Dreams Runners : Le Théatre des Rêves ?

Avec Flash 8 chez Scorpion Masqué, Joan Dufour, nous proposait un puzzle game frénétique et sans temps mort que l’on pouvait pratiquer jusqu’à 4 joueurs ou joueuses et même en solitaire. Il a récidivé dans son dernier titre, dans Dream Runners. Nous retrouvons en effet ces composantes-là, comme il en témoignait dans cette interview, mais il ajoute aussi un peu de gestion de ressources.

Entrouvrons les portes du théâtre des rêves…

 

Je suis ton pire cauchemar

Arrêtons-nous sur cette boite et cette illustration magnifique de Jade Mosch que l’on a déjà vue à l’œuvre dans Kanagawa. Les couleurs pastels, l’univers graphique, l’onirisme qui se dégage de cette illustration évoque en nous Okami, le jeu vidéo. Deux personnages en mouvement ivres d’évasion prêts à traverser les rêves, ramasser des fragments de cristaux et chasser les cauchemars jusqu’au game over.

De ce côté là Dream Runners nous fait un peu déchanter : si le thème est présent, c’est plus pour justifier sa mécanique. Qu’est-ce qui fait courir nos personnages ? Nous ne le saurons pas. Les belles illustrations de Jade Mosch laissent place à une iconographie plus froide et moins évocatrice, mais on comprend que le défi était de ne pas casser la sacro-sainte ergonomie et c’était sans doute le plus important finalement.  

 

Simultanéité

Quoi qu’il en soit ne boudons pas notre plaisir car sa force est ailleurs, Dream Runners est surtout un jeu un peu hybride puisqu’il mixe du puzzle game avec de la gestion de ressources et un peu de prise de risque tout cela en simultané. En effet il va s’agir de contrecarrer des cauchemars et de ramasser des fragments d’étoile, sous la pression soudaine d’un sablier lorsqu’un joueur déclare avoir terminé son puzzle. On retrouve cela dans des jeux comme Galaxy Trucker de Vlaada Chvatil (aka Dieu). Cette soudaine contrainte nous pousse à la faute et génère des situations qui peuvent être ressenties comme de la frustration, mais surtout qui nous font dévier du plan bien réglé.  

 

 

Une mécanique simple et gourmande

Chaque tour que comporte le jeu, on va révéler une carte rêve qui représente un carré de 3 par 3 cases, et tous en même temps nous essayons avec nos tuiles polyominales de contrer des cauchemars (avec les mains violettes) et de gagner des ressources (les mains vertes).
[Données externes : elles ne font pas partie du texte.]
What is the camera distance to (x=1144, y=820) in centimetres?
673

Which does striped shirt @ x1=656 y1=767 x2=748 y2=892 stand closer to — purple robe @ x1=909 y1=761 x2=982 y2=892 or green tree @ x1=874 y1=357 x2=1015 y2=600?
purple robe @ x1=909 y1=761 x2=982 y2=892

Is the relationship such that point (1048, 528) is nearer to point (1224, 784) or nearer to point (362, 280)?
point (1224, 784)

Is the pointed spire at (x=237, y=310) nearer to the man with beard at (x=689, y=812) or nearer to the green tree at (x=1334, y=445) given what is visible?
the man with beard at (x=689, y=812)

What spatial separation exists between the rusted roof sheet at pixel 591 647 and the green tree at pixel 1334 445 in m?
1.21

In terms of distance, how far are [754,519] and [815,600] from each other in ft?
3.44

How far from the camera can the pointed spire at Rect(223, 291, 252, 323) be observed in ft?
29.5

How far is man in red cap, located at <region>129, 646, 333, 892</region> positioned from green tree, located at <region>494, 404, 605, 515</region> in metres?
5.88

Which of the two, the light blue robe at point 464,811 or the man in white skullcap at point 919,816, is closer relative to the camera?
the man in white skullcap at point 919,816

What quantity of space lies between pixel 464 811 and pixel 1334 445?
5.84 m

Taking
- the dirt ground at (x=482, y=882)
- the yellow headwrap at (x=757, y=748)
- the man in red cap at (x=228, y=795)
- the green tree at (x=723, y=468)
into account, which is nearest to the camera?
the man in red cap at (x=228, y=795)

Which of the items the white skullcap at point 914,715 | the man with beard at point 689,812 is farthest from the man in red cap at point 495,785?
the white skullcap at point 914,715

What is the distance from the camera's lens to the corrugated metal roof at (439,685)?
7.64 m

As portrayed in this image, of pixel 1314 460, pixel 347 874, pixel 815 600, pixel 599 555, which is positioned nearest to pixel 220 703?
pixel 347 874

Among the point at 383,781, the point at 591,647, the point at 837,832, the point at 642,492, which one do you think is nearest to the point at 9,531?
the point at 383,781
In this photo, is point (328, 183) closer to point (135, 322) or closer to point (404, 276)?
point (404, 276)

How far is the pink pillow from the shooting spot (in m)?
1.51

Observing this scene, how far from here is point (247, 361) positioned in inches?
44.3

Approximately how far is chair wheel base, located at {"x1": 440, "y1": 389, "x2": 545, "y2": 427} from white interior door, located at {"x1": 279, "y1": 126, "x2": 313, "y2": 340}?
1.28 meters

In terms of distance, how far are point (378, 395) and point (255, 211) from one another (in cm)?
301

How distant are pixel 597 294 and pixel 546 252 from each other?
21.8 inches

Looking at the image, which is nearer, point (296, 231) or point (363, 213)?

Dilemme ! On va devoir composer avec le temps qui s’écoule, mais aussi avec nos tuiles et finalement notre gourmandise. Un cauchemar qui n’est pas contré nous fait perdre des points sur notre piste de sérénité, mais des ressources nous permettent d’acheter de nouvelles tuiles, de gagner des clés qui nous permettront d’ouvrir des coffres et de collectionner des fragments d’étoiles qui sont là aussi un scoring de fin de partie.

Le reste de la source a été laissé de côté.